Following their terrible defeat at Fredericksburg (Dec. 13, 1862), the Army of the Potomac settled into winter quarters on the north side of the Rappahannock River. Only about 200 soldiers of the Fourteenth Connecticut Volunteer Infantry were fit for duty at the start of the New Year. A few weeks later they were spared the worst of the hardships of Gen. Burnside’s infamous “Mud March” (January 20-23), and on January 25, they learned that the Army of the Potomac had a new commander. Gen. Burnside was out and Gen. Hooker was in.

The lot of the foot soldier began to improve. Fresh bread and regular fresh meat rations supplemented their diet. Corps badges and a furlough system helped to rebuild morale. On April 4, Adjutant Theodore Ellis was promoted to Major and given command of the Fourteenth Connecticut..

At the end of April, Gen. Hooker started the army in motion to the west and south. The several corps marched by different routes, and crossed the Rappahannock at several different fords to come together at Chancellorsville. During the battle that raged May 1-3, Gen. Hooker was completely outmatched by Gen. Lee. The Army of the Potomac was defeated handily, although more than half the troops saw little or no fighting, and Hooker withdrew the army during the night of May 5. However, Lee lost his “right arm” when Stonewall Jackson was mortally wounded,and Lee would feel this loss for the remainder of the war.

On June 14, the Fourteenth Connecticut left Falmouth, Virginia and started on a long hot march north to Gettysburg. On June 30, the men learned that the army had yet another commander. Gen. George Meade. The regiment reached Gettysburg with 166 men at dawn on July 2, the second day of the battle, and were held in reserve. The next morning the regiment was detailed to cross the no-man’s-land between the lines to capture and burn a farmstead that was being used by Confederate sharpshooters. The barn and farmhouse were burned and then they returned to their position along the rock wall near “The Angle.” That afternoon the regiment held their section of the rock wall, about 120 yards in length, during the repeated assaults of Pickett’s Charge. They fought hard and stood their ground, and the charge was soundly defeated. This was the first time the regiment had tasted victory

Reduced to about 100 men, the Fourteenth Connecticut retired to an encampment along Cedar Run near Bristoe, Virginia. During August and September, new recruits were added through the draft, paid substitutes, and more volunteers. Over 900 names were listed on the rolls of the regiment, but only about 550 were actually present for duty. After the regiment rejoined the Seconds Corps, it advanced south of Culpeper, Virginia to Robinson’s Run where two deserters were executed in a particularly gruesome manner on September 17.

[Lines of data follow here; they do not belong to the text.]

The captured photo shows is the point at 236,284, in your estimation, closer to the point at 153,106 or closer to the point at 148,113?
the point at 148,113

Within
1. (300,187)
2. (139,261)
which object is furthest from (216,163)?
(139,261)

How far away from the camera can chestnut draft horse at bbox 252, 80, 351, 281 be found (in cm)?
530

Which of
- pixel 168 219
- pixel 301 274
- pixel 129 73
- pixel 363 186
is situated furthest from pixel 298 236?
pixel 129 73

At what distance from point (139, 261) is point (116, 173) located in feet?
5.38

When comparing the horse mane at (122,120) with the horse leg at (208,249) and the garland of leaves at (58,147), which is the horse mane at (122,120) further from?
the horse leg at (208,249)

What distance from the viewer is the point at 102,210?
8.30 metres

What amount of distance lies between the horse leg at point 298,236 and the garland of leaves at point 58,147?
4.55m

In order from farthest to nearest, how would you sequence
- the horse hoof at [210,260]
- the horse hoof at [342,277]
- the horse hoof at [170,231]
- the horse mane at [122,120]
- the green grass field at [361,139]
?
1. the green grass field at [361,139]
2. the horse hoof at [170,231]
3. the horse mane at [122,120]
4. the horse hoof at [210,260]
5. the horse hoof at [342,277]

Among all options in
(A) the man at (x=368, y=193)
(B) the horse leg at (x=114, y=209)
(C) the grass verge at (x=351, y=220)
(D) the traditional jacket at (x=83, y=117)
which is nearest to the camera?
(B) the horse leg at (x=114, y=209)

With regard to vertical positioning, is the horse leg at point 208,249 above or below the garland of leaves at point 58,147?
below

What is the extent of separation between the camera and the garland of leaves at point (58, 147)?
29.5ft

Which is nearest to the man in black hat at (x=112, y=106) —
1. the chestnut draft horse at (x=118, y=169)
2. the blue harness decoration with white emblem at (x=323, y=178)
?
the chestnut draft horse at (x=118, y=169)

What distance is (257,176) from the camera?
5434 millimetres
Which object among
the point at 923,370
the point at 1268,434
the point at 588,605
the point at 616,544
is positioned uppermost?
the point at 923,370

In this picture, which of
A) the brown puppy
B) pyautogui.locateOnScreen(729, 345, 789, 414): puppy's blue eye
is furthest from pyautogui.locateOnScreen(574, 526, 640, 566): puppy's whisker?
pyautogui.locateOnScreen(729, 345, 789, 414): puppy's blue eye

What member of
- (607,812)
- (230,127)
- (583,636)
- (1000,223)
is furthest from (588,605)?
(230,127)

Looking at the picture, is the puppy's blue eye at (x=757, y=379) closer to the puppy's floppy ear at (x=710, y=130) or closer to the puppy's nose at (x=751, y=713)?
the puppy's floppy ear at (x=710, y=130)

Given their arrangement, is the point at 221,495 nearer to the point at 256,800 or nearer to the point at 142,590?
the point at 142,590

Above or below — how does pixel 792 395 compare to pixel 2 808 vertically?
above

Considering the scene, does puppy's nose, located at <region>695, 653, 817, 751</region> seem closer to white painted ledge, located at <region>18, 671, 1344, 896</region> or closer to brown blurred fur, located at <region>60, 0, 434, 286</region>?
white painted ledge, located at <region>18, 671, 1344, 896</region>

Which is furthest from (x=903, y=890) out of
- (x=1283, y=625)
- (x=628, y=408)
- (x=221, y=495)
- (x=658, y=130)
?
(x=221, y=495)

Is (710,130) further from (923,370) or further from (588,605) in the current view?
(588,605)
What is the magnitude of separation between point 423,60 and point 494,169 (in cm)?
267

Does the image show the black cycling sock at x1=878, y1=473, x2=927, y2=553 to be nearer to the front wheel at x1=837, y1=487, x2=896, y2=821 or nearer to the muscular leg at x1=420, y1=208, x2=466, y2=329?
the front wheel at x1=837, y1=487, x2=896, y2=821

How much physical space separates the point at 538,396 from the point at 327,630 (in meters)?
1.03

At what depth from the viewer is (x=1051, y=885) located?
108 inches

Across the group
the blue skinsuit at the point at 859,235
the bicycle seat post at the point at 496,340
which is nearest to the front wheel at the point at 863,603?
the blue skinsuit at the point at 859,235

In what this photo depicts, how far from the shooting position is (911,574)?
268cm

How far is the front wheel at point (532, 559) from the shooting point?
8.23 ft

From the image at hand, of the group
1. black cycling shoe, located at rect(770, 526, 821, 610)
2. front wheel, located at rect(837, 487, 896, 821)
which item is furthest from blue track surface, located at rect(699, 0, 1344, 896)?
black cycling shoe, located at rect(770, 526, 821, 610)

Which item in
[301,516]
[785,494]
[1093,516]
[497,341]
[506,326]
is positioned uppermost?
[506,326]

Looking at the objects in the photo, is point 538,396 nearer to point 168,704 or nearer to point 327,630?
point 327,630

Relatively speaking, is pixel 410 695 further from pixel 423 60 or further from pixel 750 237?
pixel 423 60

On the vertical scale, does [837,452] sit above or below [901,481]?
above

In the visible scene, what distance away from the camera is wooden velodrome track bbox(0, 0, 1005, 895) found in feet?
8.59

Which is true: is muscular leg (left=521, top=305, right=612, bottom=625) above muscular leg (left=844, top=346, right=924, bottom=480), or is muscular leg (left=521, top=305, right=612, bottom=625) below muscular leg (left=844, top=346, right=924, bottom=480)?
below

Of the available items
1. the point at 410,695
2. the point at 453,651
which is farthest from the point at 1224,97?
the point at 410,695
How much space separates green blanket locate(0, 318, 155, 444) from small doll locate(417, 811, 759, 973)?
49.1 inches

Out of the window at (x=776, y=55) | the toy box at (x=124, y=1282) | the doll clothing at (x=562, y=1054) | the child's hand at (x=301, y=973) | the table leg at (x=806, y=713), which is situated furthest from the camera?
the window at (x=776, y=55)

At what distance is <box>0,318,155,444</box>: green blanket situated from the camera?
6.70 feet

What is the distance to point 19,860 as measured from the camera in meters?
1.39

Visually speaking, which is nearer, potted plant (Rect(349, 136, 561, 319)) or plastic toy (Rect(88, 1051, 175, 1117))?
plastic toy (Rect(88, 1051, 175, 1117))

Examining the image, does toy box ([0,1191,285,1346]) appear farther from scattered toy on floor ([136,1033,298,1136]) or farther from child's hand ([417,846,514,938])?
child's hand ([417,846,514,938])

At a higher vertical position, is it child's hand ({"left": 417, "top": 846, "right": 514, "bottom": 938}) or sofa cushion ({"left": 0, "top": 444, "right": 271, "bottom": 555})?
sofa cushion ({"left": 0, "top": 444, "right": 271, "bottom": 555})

The new Fourteenth Connecticut fought well and was again victorious in a small scale battle along the railroad at Bristoe on October 14. The effect of Confederate defeats at Gettysburg and Bristoe was that Gen. Lee never again went of the offensive and chose to fight defensive actions for the remainder of the war.

Late in November the Army of the Potomac advanced against a heavily fortified line of Confederate works along a small marshy stream in Orange County, Virginia, known as Mine Run. It was certain that if the Federals tried to storm those works, casualties would be extremely high. Gen. Meade cancelled the scheduled assault, withdrew the army back to Culpeper County, and campaigning ended for the year.

As we look ahead to 1864, the Fourteenth Connecticut was involved in every battle of the Army of the Potomac. In fact, they saw more action during the month of May 1864 than they did in all of the year 1863.